This is as close an elevator pitch for pure functional programming as I've ever seen.
Rich's analogy reminds me of the most painful experience I had when I started programming. So painful that I suppressed that memory ever since. That was when I first saw
x=x + 1;
That's impossible, I thought. That's plainly wrong. It took me days or weeks to "get over" it. My mind fought the rationalization for such stupidity:
The equal sign is not a mathematical equal sign but an assignment. (What?)
The read x and the blue x means different things. (What?)
The blue one is the value before the assignment, and the red after. (Before?)
It's really the location. (Location or value, which is it?)
Of course, given no other practical alternatives, I gave in just like everyone else. And now we are in this concurrency crisis. For countless times, we've been called to "look at" problems where a program is not "working" because the assignments are not happening in the order the programmer envisioned. There clearly is a systemic problem.

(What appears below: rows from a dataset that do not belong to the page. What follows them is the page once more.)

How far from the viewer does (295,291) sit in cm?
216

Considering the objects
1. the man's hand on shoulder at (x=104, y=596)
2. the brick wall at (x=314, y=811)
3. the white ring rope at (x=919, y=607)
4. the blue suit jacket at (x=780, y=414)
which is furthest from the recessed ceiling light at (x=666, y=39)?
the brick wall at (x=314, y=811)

Rich Hickey's solution is his clojure programming language. I dabbled with it a bit in the past year. I have gotten tremendous value out of Mark Volkmann's write ups on Clojure and STM.
In Mark's latest tweets and emails, he often mentions these three things in one breath:
Immutable objects
Persistent data structures
Transactional software memory
I wonder if that will become the rallying cry for Clojure and Clojure-like alternatives to main stream languages. If so, a paradigm shift is afoot.
Remember OO got traction after its "encapsulation, inheritance, and polymorephism" motto was coined.